Continuous registration is performed for at least 6 hours. A large polysomnography is performed in cases of therapy-resistant sleep disorders (e.g., after initial suspicion of a psychogenic disorder), daytime sleepiness, and suspected respiratory sleep disorders. In addition to the above parameters, the following additional measures may be monitored:
- Blood pressure
- Movements and body position
- Erection measurement
- Body temperature
- Intrathoracic pressure (pressure in the chest) – By esophageal probe (probe used to measure pressure in the esophagus).

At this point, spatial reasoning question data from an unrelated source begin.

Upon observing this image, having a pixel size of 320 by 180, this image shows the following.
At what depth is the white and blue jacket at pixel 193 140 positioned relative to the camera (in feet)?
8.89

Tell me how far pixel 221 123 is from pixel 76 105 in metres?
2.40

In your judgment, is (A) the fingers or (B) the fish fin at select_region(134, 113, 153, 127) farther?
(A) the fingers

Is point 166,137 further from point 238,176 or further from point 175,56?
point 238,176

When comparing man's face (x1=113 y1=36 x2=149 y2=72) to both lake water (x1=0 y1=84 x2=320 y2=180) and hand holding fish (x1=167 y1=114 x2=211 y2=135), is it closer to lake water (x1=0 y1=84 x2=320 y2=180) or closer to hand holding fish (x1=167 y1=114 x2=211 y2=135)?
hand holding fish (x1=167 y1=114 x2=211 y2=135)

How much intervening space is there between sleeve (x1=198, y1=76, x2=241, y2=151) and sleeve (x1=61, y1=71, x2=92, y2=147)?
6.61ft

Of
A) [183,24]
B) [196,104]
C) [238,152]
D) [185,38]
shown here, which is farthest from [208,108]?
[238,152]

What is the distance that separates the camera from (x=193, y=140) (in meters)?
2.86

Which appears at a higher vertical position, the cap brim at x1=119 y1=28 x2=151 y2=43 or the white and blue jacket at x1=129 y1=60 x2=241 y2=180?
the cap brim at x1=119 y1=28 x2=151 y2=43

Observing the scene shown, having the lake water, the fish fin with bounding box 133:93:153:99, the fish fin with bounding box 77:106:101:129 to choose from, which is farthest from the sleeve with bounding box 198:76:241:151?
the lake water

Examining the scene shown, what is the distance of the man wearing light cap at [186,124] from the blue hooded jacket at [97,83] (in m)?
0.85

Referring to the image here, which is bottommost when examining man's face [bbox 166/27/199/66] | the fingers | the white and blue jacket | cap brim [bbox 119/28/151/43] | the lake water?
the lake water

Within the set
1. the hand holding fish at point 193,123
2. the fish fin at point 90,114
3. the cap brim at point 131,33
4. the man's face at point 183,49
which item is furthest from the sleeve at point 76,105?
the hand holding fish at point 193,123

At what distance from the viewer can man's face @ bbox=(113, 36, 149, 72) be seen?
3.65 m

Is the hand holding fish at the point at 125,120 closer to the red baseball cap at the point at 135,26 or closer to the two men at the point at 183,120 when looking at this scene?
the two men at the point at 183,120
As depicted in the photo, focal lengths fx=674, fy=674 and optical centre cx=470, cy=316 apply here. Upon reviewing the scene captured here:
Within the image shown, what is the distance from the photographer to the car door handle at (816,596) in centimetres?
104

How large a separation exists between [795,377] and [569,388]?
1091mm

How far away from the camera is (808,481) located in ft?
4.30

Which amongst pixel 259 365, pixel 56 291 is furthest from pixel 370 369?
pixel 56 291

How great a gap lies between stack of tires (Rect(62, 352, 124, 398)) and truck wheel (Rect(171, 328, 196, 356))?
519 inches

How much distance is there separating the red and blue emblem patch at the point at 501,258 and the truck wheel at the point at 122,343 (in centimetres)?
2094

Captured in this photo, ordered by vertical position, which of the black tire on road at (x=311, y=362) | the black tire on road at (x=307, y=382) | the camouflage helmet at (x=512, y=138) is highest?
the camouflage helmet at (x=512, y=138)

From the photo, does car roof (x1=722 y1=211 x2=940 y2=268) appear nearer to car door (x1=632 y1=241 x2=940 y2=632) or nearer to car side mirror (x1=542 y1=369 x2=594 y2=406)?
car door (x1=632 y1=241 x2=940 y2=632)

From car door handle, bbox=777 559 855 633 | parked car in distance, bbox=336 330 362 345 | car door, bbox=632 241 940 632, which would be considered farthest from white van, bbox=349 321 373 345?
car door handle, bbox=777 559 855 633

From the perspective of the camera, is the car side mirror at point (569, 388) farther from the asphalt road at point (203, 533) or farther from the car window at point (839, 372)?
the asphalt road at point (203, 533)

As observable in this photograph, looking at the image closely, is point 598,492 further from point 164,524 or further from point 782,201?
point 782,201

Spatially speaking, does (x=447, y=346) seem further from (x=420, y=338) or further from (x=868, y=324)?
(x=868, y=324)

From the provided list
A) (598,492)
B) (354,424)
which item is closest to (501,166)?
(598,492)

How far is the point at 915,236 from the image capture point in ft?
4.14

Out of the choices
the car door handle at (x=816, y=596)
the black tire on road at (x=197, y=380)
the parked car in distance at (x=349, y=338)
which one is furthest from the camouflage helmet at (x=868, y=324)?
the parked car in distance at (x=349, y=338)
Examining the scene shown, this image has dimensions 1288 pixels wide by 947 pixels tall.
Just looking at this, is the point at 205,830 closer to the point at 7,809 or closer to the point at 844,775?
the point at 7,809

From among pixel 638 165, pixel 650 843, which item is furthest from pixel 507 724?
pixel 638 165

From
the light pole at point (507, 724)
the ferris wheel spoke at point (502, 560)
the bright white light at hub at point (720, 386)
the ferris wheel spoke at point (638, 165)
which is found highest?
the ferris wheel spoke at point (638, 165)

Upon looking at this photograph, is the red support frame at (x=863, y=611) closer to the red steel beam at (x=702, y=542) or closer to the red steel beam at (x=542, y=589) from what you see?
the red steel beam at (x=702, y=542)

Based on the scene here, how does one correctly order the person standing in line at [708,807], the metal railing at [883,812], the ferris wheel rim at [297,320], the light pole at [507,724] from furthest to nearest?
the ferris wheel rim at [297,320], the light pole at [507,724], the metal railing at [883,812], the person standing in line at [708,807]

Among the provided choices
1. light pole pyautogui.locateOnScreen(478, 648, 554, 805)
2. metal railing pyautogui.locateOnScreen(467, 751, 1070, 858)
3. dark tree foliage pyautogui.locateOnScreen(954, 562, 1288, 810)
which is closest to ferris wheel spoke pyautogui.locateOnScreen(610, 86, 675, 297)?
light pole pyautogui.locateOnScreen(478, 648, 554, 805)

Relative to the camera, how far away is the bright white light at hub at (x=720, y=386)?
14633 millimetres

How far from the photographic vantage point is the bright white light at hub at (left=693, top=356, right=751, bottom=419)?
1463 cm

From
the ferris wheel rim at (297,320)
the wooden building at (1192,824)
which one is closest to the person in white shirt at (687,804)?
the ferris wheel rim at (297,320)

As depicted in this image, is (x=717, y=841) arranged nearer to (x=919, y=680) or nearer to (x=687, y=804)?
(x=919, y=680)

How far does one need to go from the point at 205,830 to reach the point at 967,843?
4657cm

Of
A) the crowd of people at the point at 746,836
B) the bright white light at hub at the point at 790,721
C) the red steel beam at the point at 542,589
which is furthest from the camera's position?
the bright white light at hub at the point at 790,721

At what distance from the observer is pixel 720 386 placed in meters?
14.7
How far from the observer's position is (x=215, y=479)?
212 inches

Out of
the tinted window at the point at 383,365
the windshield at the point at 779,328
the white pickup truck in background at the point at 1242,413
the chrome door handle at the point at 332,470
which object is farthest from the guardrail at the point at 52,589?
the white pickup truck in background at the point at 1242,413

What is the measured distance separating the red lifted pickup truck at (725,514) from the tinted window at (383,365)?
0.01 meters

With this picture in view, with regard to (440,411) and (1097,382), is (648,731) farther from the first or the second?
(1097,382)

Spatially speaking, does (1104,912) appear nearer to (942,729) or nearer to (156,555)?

- Mask pressure measurement – Used when using a CPAP machine for OSAS (breathing aid that creates positive pressure, thereby counteracting airway constriction).
- Snoring sounds
- Sound monitoring by means of microphone
To investigate nocturnal hypoventilation, standard polysomnography is supplemented with continuous recording of partial pressure of carbon dioxide (pCO 2). Transcutaneous measurement is most commonly used for this purpose. Polysomnography is the most comprehensive sleep examination and is performed in certified sleep laboratories. In most cases, the examination takes place as an inpatient on two consecutive days and nights. While polysomnography is performed in the sleep laboratory, polygraphy takes place in the patient’s own bed. The scope of the performed examinations is reduced to the determination of the nocturnal oxygen saturation and pulse rate, as well as about the body position and breathing during sleep including snoring. Depending on the type of device, an electrocardiogram (ECG) and electromyography (EMG) are also part of the polygraphy. EMG makes it possible to record the nocturnal activity of the leg muscles during sleep. Determination of the data ensures, among other things, the diagnosis of sleep apnea or restless legs syndrome (restless legs).
After the examination
No special measures are required on the patient after polysomnography. Depending on the results of the examination, medication or other therapeutic measures may need to be performed. In the event of erroneous measurements, artifacts, or inconclusive results, a repeat of the examination should be considered.
Potential complications
Because polysomnography is a noninvasive procedure, no complications are expected.If pressure measurement is performed using an esophageal probe, it should be noted that insertion of an esophageal probe is very uncomfortable and is associated with high patient stress. Rarely, injury to the nasopharynx or esophageal mucosa occurs.